The cyst is usually located at the midline of the neck. The duct extends upward from the cyst with varying numbers of branches and secretory glands. These ducts or branches merge into a single duct at the level of the hyoid bone.
Thyroglossal duct cysts result from the dilatation of a remnant at the site where the primitive thyroid descended from its origin at the base of the tongue to its permanent location, low in the neck. Failure of subsequent closure and obliteration of this tract predisposes to thyroglossal cyst formation.

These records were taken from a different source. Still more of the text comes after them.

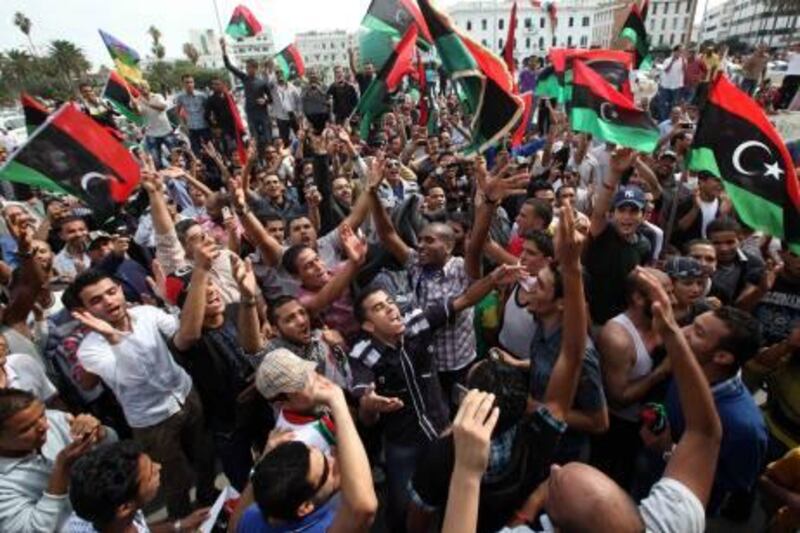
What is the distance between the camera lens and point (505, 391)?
183 cm

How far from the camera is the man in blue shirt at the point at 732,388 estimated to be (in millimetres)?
2172

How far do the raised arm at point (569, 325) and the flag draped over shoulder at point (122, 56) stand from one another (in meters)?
8.22

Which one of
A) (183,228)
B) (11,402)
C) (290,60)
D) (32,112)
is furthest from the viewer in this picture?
(290,60)

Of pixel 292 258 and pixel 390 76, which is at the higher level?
pixel 390 76

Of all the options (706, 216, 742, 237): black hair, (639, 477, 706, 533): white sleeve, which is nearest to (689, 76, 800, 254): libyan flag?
(706, 216, 742, 237): black hair

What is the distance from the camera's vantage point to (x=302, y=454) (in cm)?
173

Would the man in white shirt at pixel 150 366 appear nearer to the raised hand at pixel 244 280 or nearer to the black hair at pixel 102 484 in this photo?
the raised hand at pixel 244 280

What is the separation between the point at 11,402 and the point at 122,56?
7.74 m

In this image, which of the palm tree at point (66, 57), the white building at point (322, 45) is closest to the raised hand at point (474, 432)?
the palm tree at point (66, 57)

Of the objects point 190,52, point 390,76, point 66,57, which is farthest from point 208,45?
point 390,76

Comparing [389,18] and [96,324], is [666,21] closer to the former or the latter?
[389,18]

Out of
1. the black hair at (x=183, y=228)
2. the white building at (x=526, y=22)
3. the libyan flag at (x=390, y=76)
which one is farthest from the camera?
the white building at (x=526, y=22)

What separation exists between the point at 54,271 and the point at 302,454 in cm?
365

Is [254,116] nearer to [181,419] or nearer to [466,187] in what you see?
[466,187]
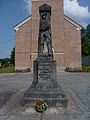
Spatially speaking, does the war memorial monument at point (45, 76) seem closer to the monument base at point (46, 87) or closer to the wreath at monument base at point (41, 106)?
the monument base at point (46, 87)

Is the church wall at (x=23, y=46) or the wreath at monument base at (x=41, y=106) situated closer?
the wreath at monument base at (x=41, y=106)

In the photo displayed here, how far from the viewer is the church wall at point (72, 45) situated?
27453 millimetres

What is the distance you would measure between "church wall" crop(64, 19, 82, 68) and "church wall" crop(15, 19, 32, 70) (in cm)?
646

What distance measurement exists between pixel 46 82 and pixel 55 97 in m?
0.84

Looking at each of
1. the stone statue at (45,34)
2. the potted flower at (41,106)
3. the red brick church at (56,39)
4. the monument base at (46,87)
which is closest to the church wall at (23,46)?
the red brick church at (56,39)

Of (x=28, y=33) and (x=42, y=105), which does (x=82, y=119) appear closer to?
(x=42, y=105)

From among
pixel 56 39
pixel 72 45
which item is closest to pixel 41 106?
pixel 56 39

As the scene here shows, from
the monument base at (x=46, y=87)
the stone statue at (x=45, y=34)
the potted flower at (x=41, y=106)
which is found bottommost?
the potted flower at (x=41, y=106)

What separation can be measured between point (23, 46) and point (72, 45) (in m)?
8.68

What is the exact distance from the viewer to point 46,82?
6.56m

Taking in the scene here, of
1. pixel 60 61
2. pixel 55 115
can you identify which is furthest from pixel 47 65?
pixel 60 61

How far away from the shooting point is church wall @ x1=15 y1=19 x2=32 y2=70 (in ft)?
90.1

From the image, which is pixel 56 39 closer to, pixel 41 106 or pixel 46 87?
pixel 46 87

Thyroglossal duct cysts most often present with a palpable (able to be felt) asymptomatic midline neck mass at or below the level of the hyoid bone. The neck mass moves with swallowing. Some patients will have neck or throat pain, or dysphagia (difficulty swallowing). The spectrum of clinical symptoms may be as varied.
Since the persistent duct or sinus can promote oral secretions, such cysts can become infected. Up to one half of thyroglossal cysts are not diagnosed until adult life. The tract may lie dormant for years or decades until some stimulus leads to cystic dilatation. Infection sometimes causes transient appearance of a mass or enlargement of the cyst, at times with periodic recurrences. Spontaneous drainage occurs in some instances.
Antibiotics are indicated if there is infection. Definitive surgical management requires excision not only of the cyst but also of the path's tract and branches. The intimate association of the tract with hyoid bone mandates simultaneous removal of the central portion of the hyoid bone to ensure complete removal of the tract (Sistrunk procedure). Recurrence is unlikely after such an operation except with skin involvement and intraoperative cyst rupture.
Before thyroglossal duct cysts are excised, it is important to demonstrate that normally functioning thyroid tissue is in its usual location. Thyroid scans and thyroid function studies are ordered preoperatively.